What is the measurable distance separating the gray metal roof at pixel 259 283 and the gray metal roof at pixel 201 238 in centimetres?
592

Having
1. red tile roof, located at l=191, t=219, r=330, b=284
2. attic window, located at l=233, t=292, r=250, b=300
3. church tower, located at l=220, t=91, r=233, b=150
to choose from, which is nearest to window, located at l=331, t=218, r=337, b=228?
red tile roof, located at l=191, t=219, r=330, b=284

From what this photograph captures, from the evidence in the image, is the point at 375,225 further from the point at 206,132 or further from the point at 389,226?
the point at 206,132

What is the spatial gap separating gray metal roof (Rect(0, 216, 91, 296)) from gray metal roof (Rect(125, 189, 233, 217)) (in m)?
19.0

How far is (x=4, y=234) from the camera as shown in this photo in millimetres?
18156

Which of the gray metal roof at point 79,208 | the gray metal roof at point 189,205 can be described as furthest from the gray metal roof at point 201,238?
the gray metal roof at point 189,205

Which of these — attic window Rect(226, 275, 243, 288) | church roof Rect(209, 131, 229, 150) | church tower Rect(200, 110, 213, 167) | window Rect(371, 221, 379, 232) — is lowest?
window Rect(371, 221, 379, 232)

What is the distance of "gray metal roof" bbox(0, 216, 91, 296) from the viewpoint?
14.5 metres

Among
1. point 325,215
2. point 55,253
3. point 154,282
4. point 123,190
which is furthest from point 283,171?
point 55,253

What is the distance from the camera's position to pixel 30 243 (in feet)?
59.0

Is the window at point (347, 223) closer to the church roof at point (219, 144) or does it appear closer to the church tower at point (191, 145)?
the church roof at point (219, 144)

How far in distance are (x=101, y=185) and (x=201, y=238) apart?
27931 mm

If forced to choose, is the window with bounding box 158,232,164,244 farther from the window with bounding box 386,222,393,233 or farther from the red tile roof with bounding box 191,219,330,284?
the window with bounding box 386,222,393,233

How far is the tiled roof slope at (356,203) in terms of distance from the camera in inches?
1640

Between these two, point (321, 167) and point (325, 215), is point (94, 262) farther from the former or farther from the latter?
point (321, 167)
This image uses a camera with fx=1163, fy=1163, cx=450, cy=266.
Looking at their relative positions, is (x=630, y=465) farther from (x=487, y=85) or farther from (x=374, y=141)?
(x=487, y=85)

Exercise description: Reproduce every one of the items above verbatim, preserving each line and its wording without alteration.

Reply to the task:
What is the measurable distance separating the gray metal roof at pixel 259 283 and the gray metal roof at pixel 201 238 in centimetres?
592

Having
1. red tile roof, located at l=191, t=219, r=330, b=284
2. attic window, located at l=233, t=292, r=250, b=300
3. church tower, located at l=220, t=91, r=233, b=150
to choose from, which is nearest to window, located at l=331, t=218, r=337, b=228?
red tile roof, located at l=191, t=219, r=330, b=284

From what this photograph captures, from the evidence in the image, is the point at 375,225 further from the point at 206,132 or further from the point at 389,226?
the point at 206,132

What is the spatial gap separating gray metal roof (Rect(0, 216, 91, 296)) from gray metal roof (Rect(125, 189, 233, 217)) (in m)?
19.0

How far is (x=4, y=234) from the camera as shown in this photo in millimetres?
18156

Which of the gray metal roof at point 79,208 | the gray metal roof at point 189,205 can be described as furthest from the gray metal roof at point 201,238?
the gray metal roof at point 189,205

Which of these — attic window Rect(226, 275, 243, 288) | church roof Rect(209, 131, 229, 150) | church tower Rect(200, 110, 213, 167) | window Rect(371, 221, 379, 232) — is lowest?
window Rect(371, 221, 379, 232)

What is the distance of "gray metal roof" bbox(0, 216, 91, 296) from the viewpoint?
14.5 metres

Among
1. point 325,215
2. point 55,253
3. point 154,282
4. point 123,190
which is furthest from point 283,171?
point 55,253

What is the distance from the camera's position to pixel 30 243 (in feet)?
59.0

Is the window at point (347, 223) closer to the church roof at point (219, 144) or does it appear closer to the church tower at point (191, 145)?
the church roof at point (219, 144)

How far in distance are (x=101, y=185) and (x=201, y=238) apart?
27931 mm

If forced to choose, is the window with bounding box 158,232,164,244 farther from the window with bounding box 386,222,393,233 or farther from the red tile roof with bounding box 191,219,330,284?
the window with bounding box 386,222,393,233

How far is the tiled roof slope at (356,203) in terms of distance from the camera in inches?
1640

Between these two, point (321, 167) and point (325, 215), is point (94, 262) farther from the former or farther from the latter?
point (321, 167)
This image uses a camera with fx=1163, fy=1163, cx=450, cy=266.
Looking at their relative positions, is (x=630, y=465) farther from (x=487, y=85) or farther from (x=374, y=141)?
(x=487, y=85)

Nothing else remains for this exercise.